(Extracted data entries)
-------

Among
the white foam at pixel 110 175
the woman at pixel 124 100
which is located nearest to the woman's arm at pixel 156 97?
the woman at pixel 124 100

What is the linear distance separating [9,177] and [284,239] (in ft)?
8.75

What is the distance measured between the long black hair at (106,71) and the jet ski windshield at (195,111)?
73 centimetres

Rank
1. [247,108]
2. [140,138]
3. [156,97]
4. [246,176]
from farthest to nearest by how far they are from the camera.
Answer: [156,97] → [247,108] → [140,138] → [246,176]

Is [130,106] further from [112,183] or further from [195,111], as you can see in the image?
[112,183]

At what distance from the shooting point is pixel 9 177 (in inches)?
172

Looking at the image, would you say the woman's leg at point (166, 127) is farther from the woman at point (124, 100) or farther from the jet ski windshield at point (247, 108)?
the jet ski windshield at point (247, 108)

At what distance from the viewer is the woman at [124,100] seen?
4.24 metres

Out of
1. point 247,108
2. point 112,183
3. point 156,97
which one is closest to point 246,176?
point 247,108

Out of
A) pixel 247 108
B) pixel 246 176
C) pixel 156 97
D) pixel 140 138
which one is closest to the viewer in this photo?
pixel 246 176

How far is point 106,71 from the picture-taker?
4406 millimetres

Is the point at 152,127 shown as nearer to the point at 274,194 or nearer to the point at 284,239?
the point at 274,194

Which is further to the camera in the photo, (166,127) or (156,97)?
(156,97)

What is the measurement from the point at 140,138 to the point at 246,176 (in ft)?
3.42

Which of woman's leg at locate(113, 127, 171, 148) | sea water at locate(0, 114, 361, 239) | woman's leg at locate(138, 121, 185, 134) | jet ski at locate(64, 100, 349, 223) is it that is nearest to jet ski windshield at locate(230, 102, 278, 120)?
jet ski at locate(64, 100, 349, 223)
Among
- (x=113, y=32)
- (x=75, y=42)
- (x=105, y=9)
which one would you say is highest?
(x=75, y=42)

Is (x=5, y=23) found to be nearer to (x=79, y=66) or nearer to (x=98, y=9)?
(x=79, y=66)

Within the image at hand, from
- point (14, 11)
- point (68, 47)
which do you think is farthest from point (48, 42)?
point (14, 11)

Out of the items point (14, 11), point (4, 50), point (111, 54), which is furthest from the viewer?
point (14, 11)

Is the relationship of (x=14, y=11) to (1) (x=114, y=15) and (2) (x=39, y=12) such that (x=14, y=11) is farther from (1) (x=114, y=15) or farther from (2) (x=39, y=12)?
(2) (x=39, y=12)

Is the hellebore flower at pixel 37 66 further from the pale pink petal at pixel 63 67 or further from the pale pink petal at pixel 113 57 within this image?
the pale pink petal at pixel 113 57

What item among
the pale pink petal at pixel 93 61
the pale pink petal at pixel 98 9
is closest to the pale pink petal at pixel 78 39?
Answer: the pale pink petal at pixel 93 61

-------

• [What to work on]: Put the rows from the line with "What item among" through the end of the rows into a Markdown table with columns n and Line, numbering each row and leaving out blank lines.

• [Full answer]:
| n | Line |
|---|---|
| 1 | What item among |
| 2 | the pale pink petal at pixel 93 61 |
| 3 | the pale pink petal at pixel 98 9 |
| 4 | is closest to the pale pink petal at pixel 78 39? |
| 5 | Answer: the pale pink petal at pixel 93 61 |